Rubber Surround – Alpine SPR-13C
Rubber: Back in the day rubber surrounds suffered from what is called “suck-back,” where a vacuum inside the box acts on the surround and causes it to invert at higher excursion levels. Scientists have since learned from this and it is now an uncommon occurrence. Modern rubber generally lasts longer, but is less compliant then foam. Rubber can be made more rigid and durable than foam. Most rubber formulas become stiff at higher frequencies and will dampen cone resonances.
There are various forms of rubber surrounds mixed with other materials to change the property of the rubber. Here are brief explanations of the most popular rubber derivatives.
Urethane: A plastic compound that is weather resistant and more flexible than standard rubber.

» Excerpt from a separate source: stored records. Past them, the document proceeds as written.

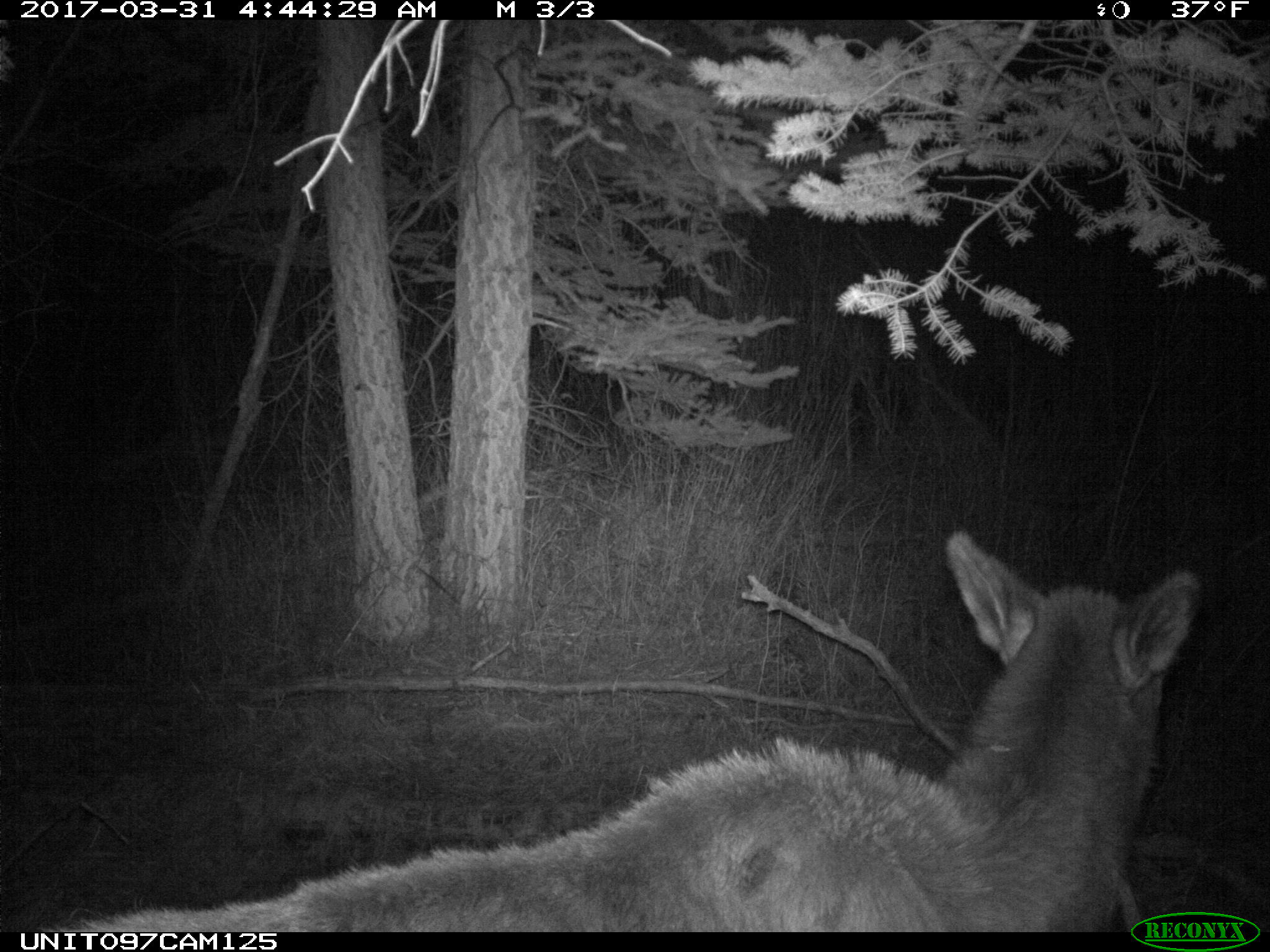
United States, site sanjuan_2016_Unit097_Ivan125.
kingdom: Animalia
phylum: Chordata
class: Mammalia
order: Artiodactyla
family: Cervidae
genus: Cervus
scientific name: Cervus elaphus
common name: red deer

Santoprene Surround – Kicker CVR124
Santoprene: A thermoplastic compound that is unique in that it possesses the same flexibility and durability as most rubbers. It has a longer life span than rubber in both hot and cold environments.
Butyl: Also known as polyisobutylene, butyl is a synthetic rubber that structurally resembles polypropylene and has excellent impermeability and good flex properties. Butyl is also found in chewing gum and tire inner tubes.
Some people say foam surrounds are ideal for sound quality and high excursion while rubber surrounds are slightly stiffer but they last longer. The cost difference between rubber and foam is pretty insignificant. No one material type has the market pinned down, so the best thing to do is to let your ears decide. There are so many other factors involved with choosing a car subwoofer than just its surround type, for example magnet size and cone material, that the surround alone is not going to seal the deal. Both material types serve their purposes well, so do not fret if the subwoofer you like does not have your ideal surround preference type, just take a listen.